Managing for diverse coastal uses and values under sea level rise: perspectives from O’ahu, Hawaiʻi

Effective and equitable coastal decision-making under sea level rise requires managing for multiple coastal uses and values. A new publication led by UHERO’s Environmental Policy and Planning Group analyzes how decision-makers in Hawaiʻi perceive diverse uses and values of beaches and coastlines to be important and how they see recognition of these uses and values ideally shaping SLR response. See our blog for a summary of this publication.

Abstract 
Effective and equitable coastal decision-making under sea level rise (SLR) requires managing for multiple coastal uses and values. This study explores how coastal decision-makers in Hawaiʻi perceive diverse uses and values of beaches and coastlines to be important and how they see recognition of these uses and values ideally shaping SLR response. We conducted 42 interviews and 37 surveys with representatives from government, private, and civil society organizations involved with coastal decision-making across the state. To understand how perspectives change based on localized contexts, we grounded our conversations around three socio-ecologically distinct communities on the island of Oʻahu: Kaʻa‘awa, Sunset Beach, and Kāhala. We found broad agreement across decision-maker groups and sites in the perception that current coastal management decisions prioritize private and monetary (particularly real estate) values over diverse social and ecological values, often to the detriment of beaches and coastal communities.

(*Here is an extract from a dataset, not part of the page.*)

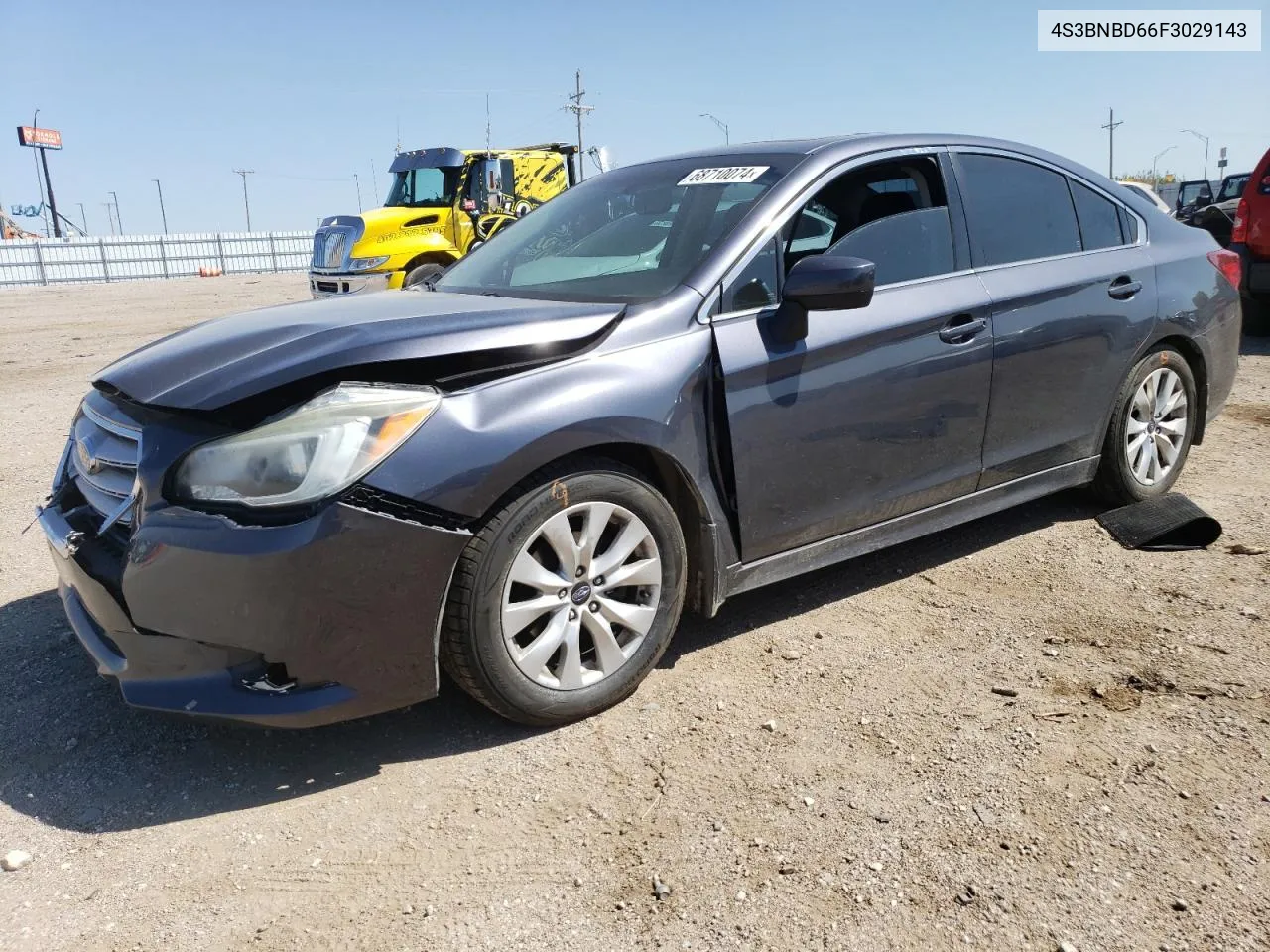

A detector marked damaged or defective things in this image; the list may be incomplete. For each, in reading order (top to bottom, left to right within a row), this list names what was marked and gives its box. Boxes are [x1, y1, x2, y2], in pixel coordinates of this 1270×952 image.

damaged front bumper [43, 474, 477, 726]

Though participants generally agreed on the need for new policy and management approaches that promote protection of relational and other non-monetary values of beaches to diverse communities, interviewees held markedly different perceptions over whether, and the extent to which, sustaining beaches under SLR necessitates tradeoffs in maintaining private property claims. Results highlight the importance of approaching SLR adaptation with an appreciation of multiple and place-based uses and values; and of developing processes to build a shared understanding among distinct actor groups and value systems of the tradeoffs inherent in SLR response.